** START Given data **

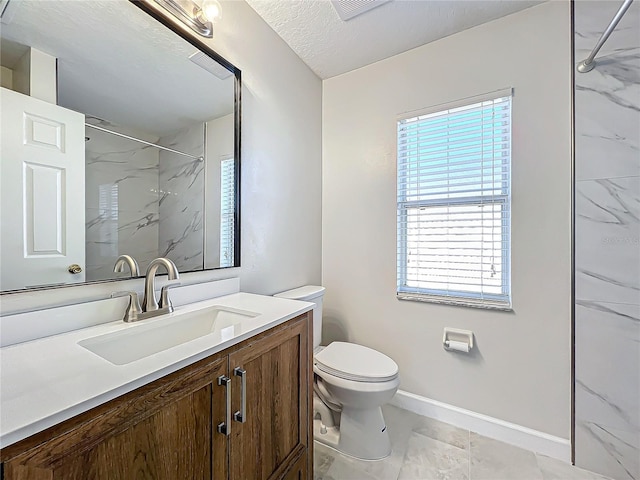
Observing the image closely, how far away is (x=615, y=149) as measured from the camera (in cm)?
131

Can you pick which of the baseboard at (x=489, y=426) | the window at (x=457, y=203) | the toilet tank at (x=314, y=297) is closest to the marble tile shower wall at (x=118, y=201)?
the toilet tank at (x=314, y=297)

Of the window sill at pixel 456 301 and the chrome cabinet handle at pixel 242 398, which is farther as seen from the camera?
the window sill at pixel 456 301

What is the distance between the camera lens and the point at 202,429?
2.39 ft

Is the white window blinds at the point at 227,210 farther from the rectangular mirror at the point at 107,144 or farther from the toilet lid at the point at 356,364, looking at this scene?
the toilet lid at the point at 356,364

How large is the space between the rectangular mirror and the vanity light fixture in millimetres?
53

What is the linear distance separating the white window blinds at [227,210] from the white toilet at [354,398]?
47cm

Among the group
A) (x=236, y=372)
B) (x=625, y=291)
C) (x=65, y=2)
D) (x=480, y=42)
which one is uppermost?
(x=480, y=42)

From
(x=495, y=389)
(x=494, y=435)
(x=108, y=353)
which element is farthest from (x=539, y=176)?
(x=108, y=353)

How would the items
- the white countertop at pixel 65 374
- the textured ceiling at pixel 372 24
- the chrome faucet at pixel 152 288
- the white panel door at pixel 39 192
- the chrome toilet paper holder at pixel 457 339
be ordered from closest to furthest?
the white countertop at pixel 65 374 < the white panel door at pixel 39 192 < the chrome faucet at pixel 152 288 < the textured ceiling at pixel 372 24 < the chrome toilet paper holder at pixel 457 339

** END Given data **

Aim — Leave the images out and output the remaining material exactly as it stands.

Result of the task —
Observing the image closely, how far away is (x=615, y=149) as measured from the camera (in cm)?
131

Can you pick which of the baseboard at (x=489, y=426) | the window at (x=457, y=203) | the toilet tank at (x=314, y=297) is closest to the marble tile shower wall at (x=118, y=201)?
the toilet tank at (x=314, y=297)

Of the window sill at pixel 456 301 and the chrome cabinet handle at pixel 242 398, which is farther as seen from the camera?
the window sill at pixel 456 301

What is the distance between the camera lens and the point at 202,429?
2.39 ft

Is the white window blinds at the point at 227,210 farther from the rectangular mirror at the point at 107,144 or farther from the toilet lid at the point at 356,364, looking at this scene?
the toilet lid at the point at 356,364

How large is the space between the rectangular mirror and the vanity light fixture in millimetres?
53

What is the linear distance separating the white window blinds at [227,210] from the white toilet at [354,398]?
47cm

Among the group
A) (x=236, y=372)
B) (x=625, y=291)
C) (x=65, y=2)
D) (x=480, y=42)
which one is uppermost?
(x=480, y=42)

From
(x=495, y=389)
(x=494, y=435)
(x=108, y=353)
which element is farthest from (x=539, y=176)?
(x=108, y=353)

How would the items
- the white countertop at pixel 65 374
- the textured ceiling at pixel 372 24
- the chrome faucet at pixel 152 288
- the white panel door at pixel 39 192
- the chrome toilet paper holder at pixel 457 339
be ordered from closest to furthest?
the white countertop at pixel 65 374 < the white panel door at pixel 39 192 < the chrome faucet at pixel 152 288 < the textured ceiling at pixel 372 24 < the chrome toilet paper holder at pixel 457 339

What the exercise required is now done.